[Stored data]
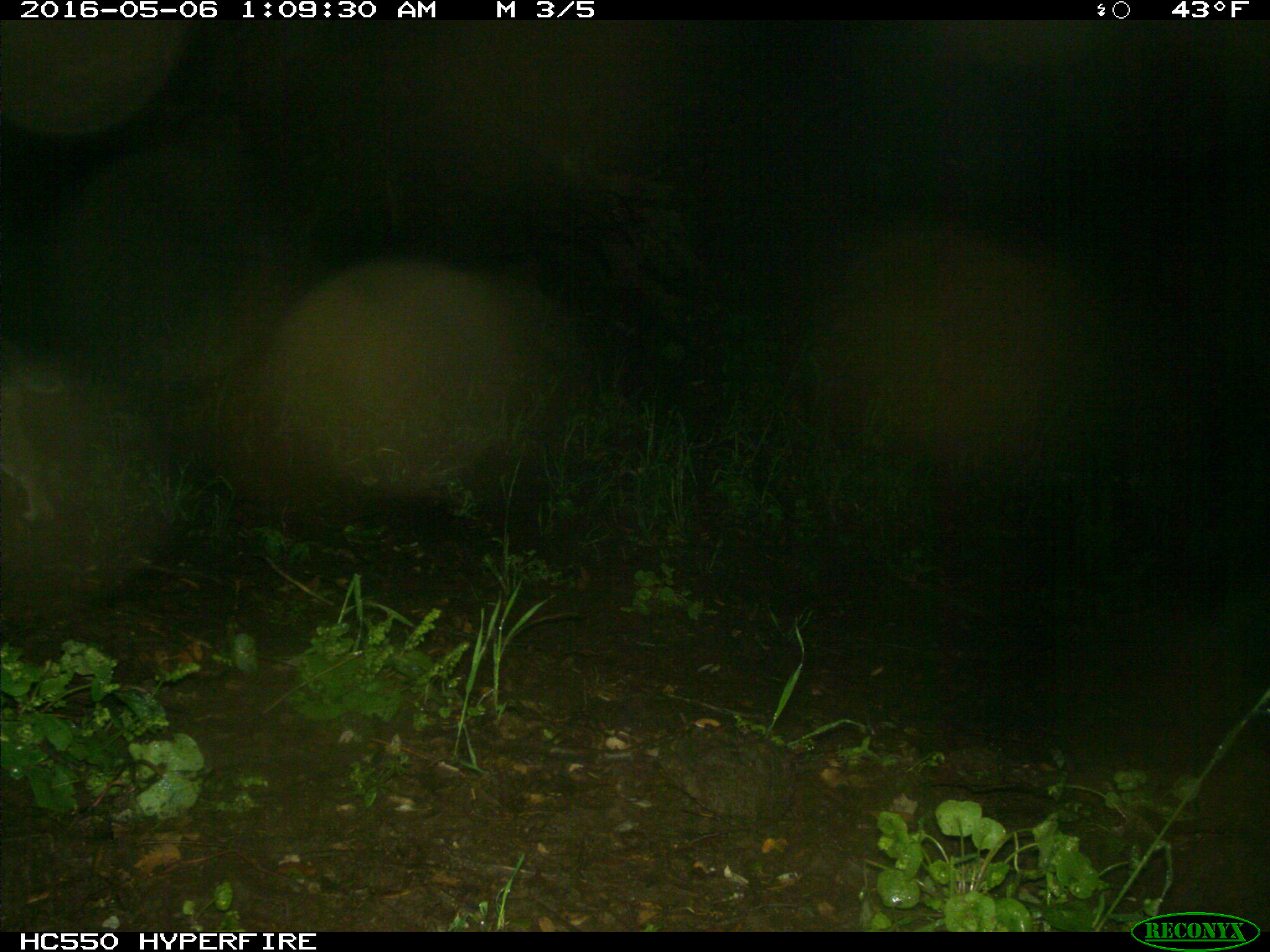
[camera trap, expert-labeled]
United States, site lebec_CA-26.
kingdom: Animalia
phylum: Chordata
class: Mammalia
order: Carnivora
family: Felidae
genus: Lynx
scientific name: Lynx rufus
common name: bobcat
Lynx rufus (bobcat).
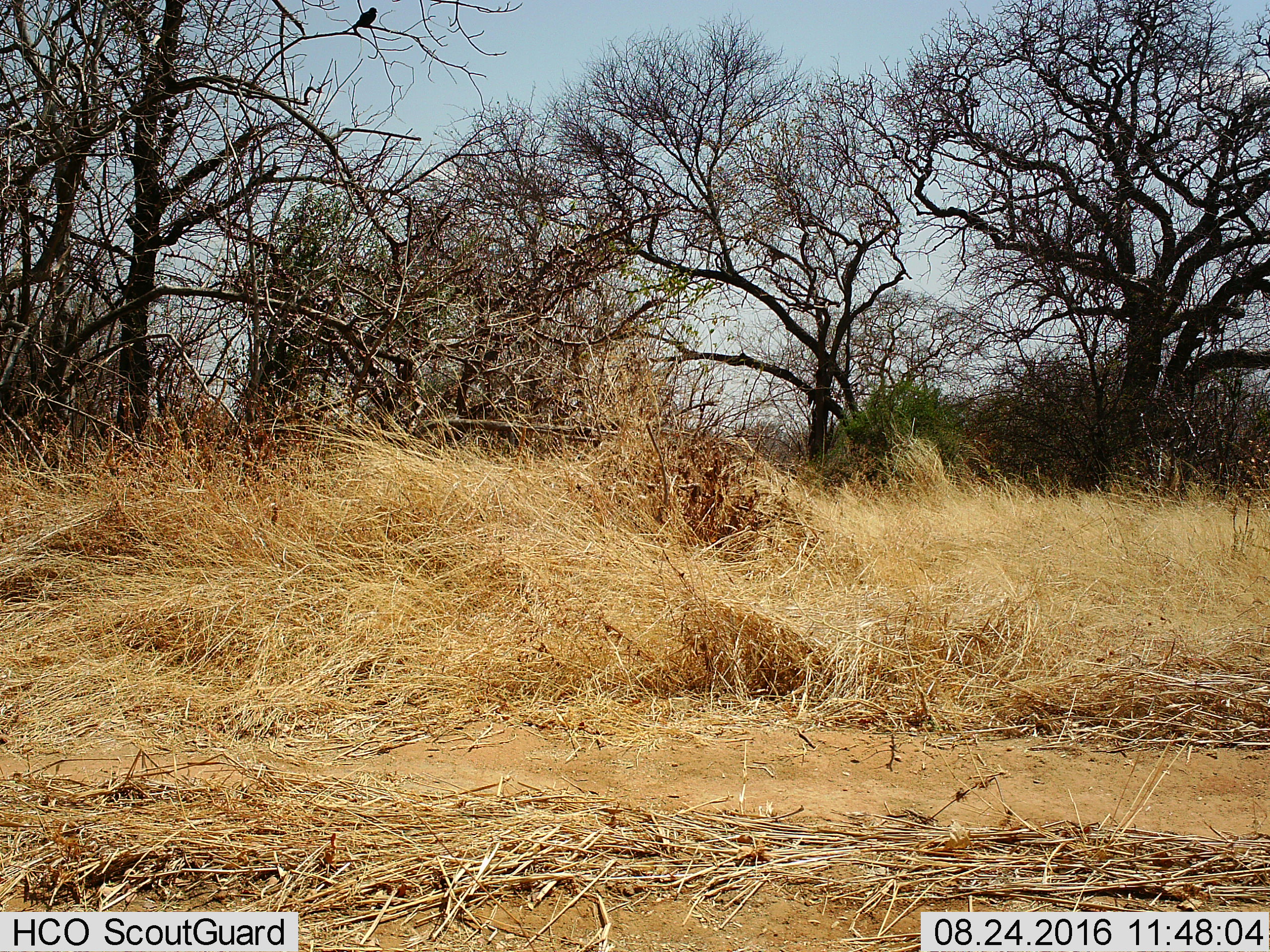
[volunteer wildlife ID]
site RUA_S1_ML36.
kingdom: Animalia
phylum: Chordata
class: Aves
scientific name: Aves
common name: bird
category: birdother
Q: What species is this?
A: Birdother (bird) (Aves).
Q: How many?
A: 1.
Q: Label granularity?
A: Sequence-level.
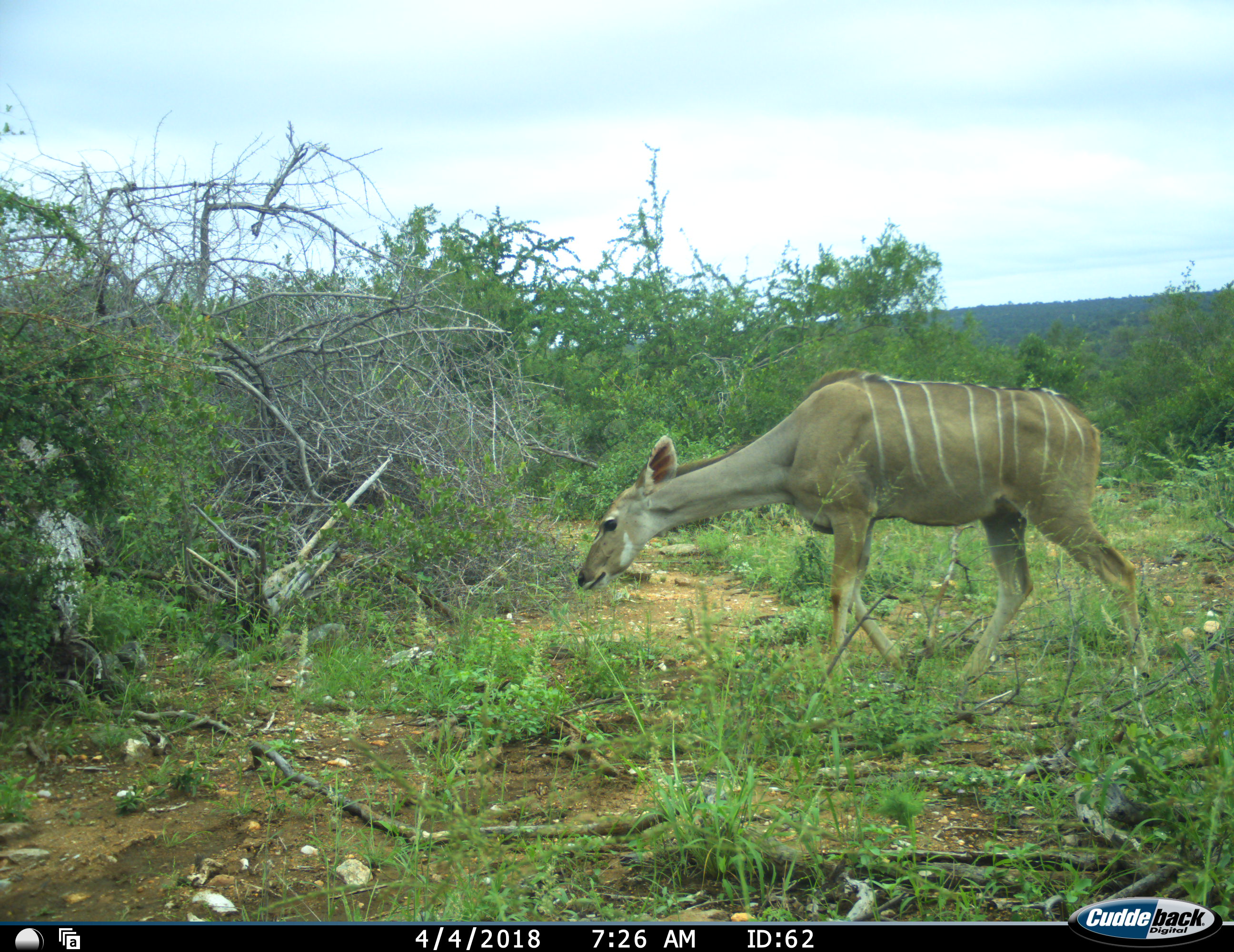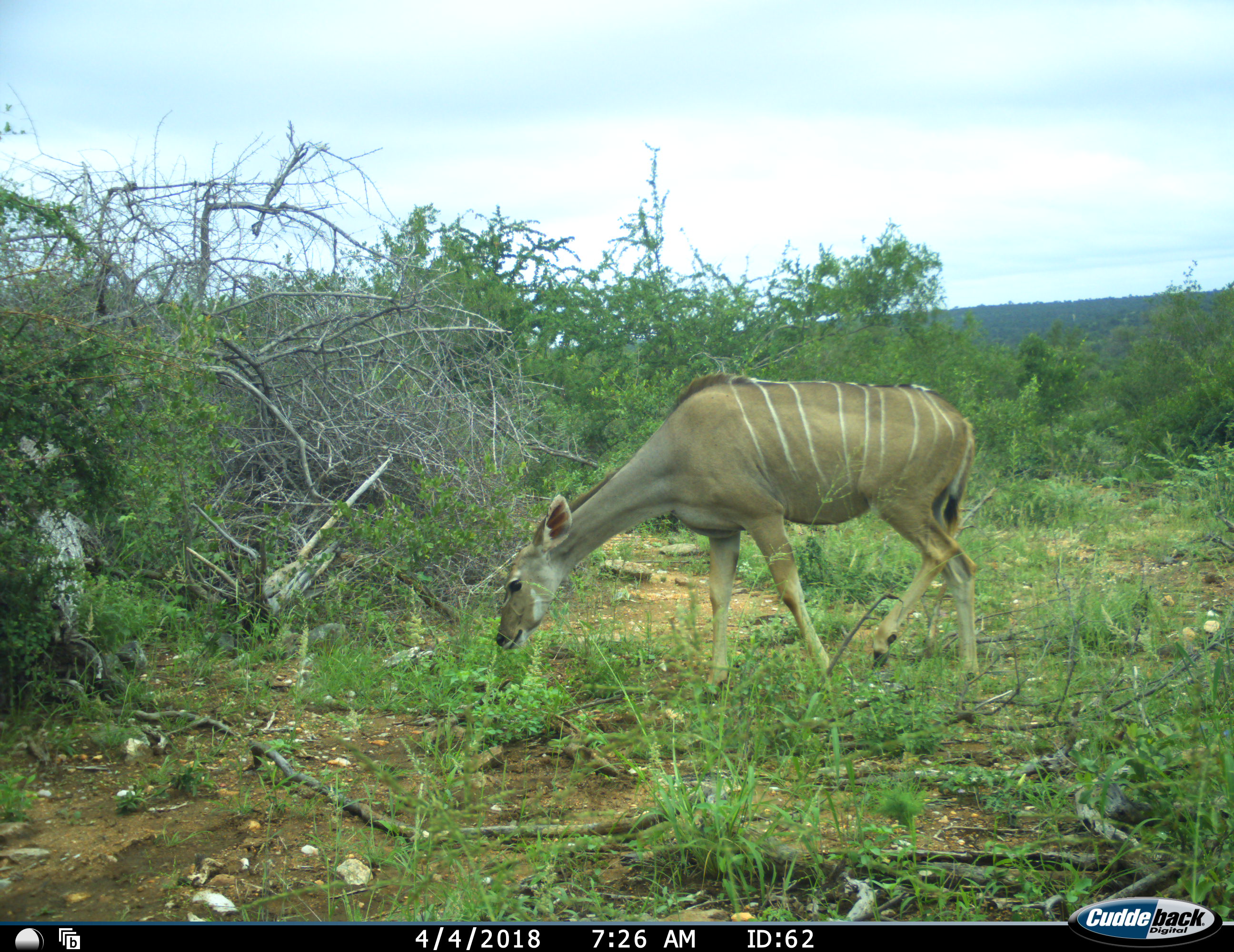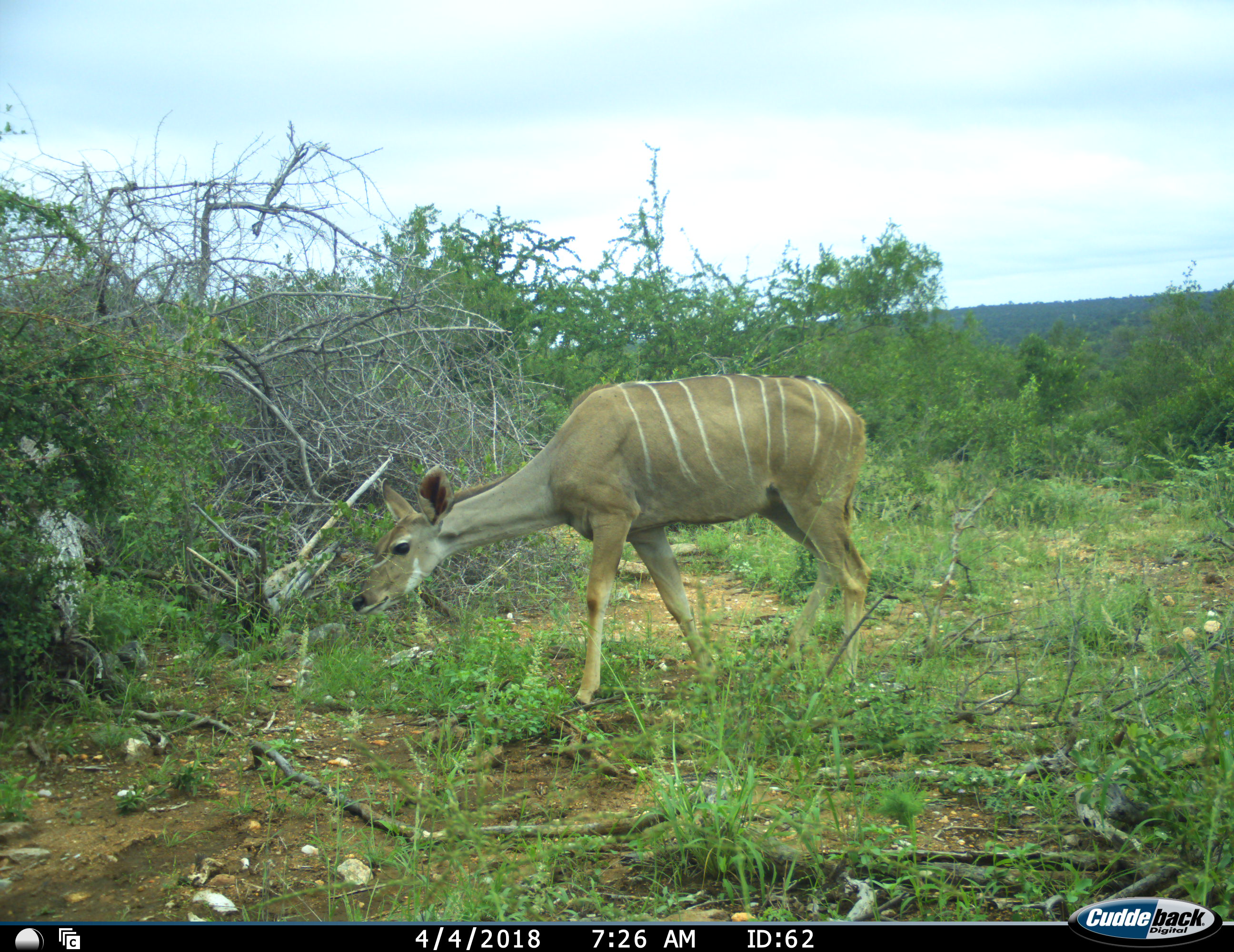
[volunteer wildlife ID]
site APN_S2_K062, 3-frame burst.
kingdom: Animalia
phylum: Chordata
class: Mammalia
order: Artiodactyla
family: Bovidae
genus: Tragelaphus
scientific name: Tragelaphus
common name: kudu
Kudu (Tragelaphus), count 1. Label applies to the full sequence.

**Task statement**
The required output is the lines from the one containing "A: Sequence-level." through the end of the data, printed exactly, with no pictures.

**Solution for this exercise**
A: Sequence-level.
[volunteer wildlife ID]
site APN_S2_K062, 3-frame burst.
kingdom: Animalia
phylum: Chordata
class: Mammalia
order: Artiodactyla
family: Bovidae
genus: Tragelaphus
scientific name: Tragelaphus
common name: kudu
Kudu (Tragelaphus), count 1. Label applies to the full sequence.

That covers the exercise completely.